Work instructions. Only the lines below between the one holding "Rio contra a" and the one holding "credit: Vickie Flores/LNP", inclusive, are to be reproduced word for word; the pictures are to be left out.

Information.

Segment Open

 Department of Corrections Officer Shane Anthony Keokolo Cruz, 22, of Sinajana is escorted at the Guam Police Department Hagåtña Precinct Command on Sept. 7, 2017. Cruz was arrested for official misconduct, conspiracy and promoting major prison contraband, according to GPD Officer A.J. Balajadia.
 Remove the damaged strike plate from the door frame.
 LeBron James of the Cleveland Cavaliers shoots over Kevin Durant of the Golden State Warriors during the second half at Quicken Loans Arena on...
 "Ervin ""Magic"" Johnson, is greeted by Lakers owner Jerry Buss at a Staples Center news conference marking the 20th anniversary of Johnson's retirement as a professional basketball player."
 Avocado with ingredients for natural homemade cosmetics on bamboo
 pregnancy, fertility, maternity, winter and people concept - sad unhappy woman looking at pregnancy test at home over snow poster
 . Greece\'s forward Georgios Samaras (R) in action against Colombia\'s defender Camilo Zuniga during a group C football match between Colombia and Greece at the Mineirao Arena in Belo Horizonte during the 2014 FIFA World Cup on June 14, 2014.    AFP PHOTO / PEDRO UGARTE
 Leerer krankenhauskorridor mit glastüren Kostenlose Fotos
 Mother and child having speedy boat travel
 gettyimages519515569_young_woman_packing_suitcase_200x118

Segment Closed
Segment Open

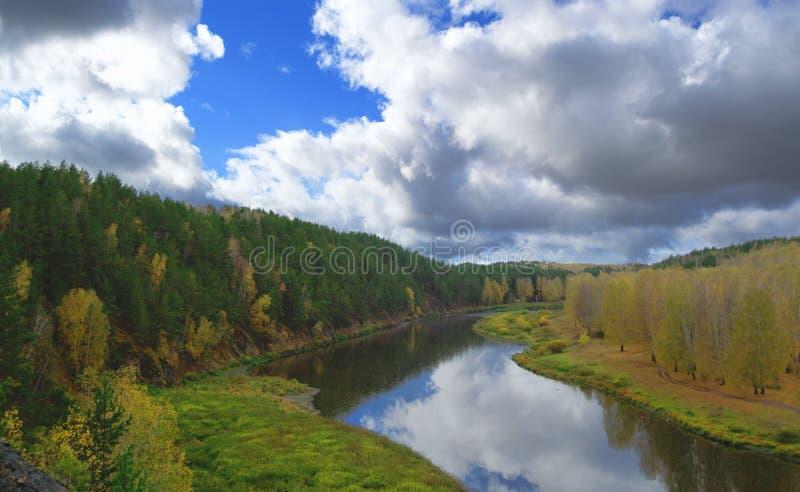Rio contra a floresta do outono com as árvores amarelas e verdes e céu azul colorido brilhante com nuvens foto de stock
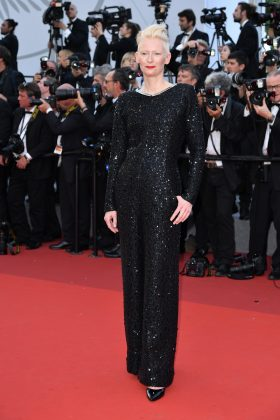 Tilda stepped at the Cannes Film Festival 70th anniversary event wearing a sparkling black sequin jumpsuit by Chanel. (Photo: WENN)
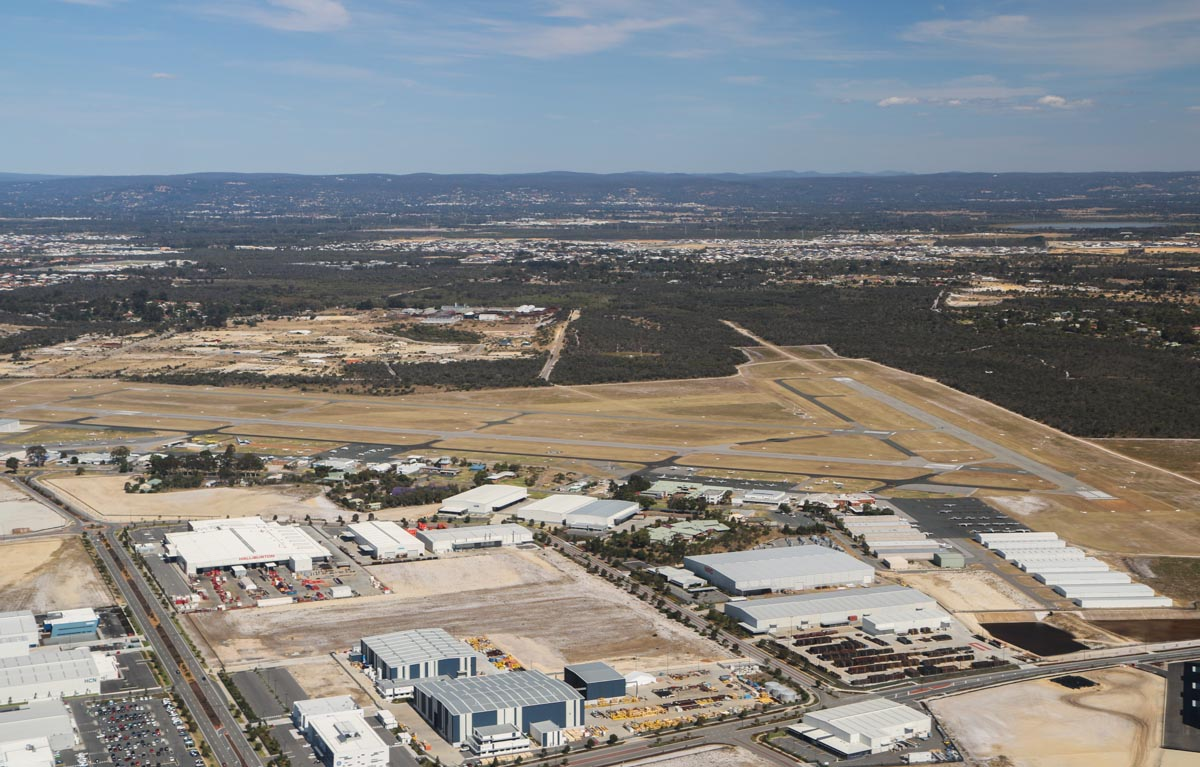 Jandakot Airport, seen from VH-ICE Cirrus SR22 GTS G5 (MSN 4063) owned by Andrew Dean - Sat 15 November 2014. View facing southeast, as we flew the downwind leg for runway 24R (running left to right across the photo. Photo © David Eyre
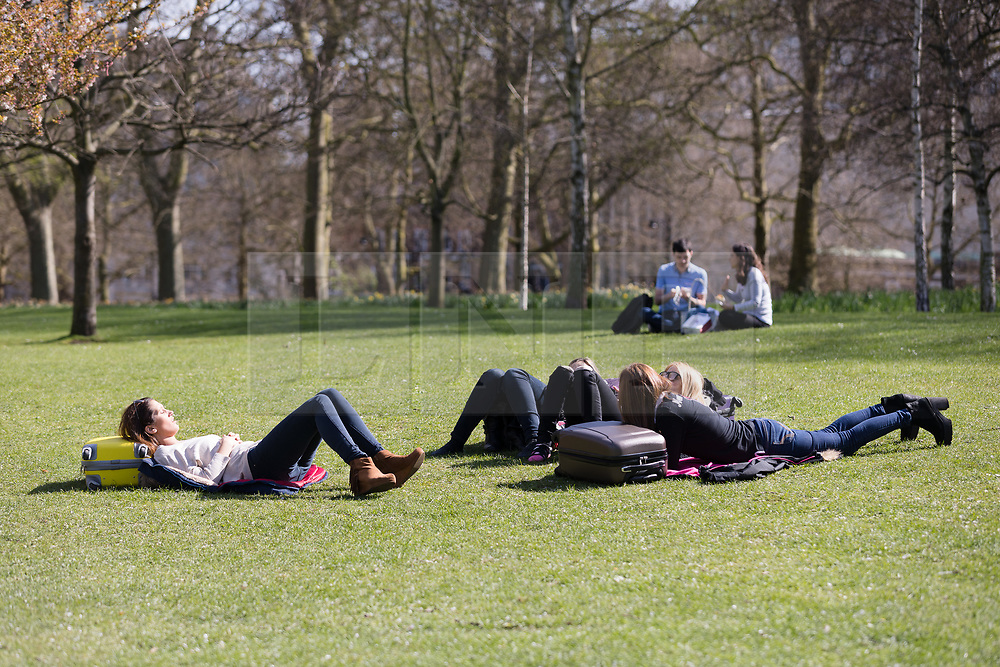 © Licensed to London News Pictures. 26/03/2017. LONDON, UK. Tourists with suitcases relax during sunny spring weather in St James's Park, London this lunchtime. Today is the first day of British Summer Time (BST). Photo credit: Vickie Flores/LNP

Segment Closed

The answer.
Rio contra a floresta do outono com as árvores amarelas e verdes e céu azul colorido brilhante com nuvens foto de stock
 Tilda stepped at the Cannes Film Festival 70th anniversary event wearing a sparkling black sequin jumpsuit by Chanel. (Photo: WENN)
 Jandakot Airport, seen from VH-ICE Cirrus SR22 GTS G5 (MSN 4063) owned by Andrew Dean - Sat 15 November 2014. View facing southeast, as we flew the downwind leg for runway 24R (running left to right across the photo. Photo © David Eyre
 © Licensed to London News Pictures. 26/03/2017. LONDON, UK. Tourists with suitcases relax during sunny spring weather in St James's Park, London this lunchtime. Today is the first day of British Summer Time (BST). Photo credit: Vickie Flores/LNP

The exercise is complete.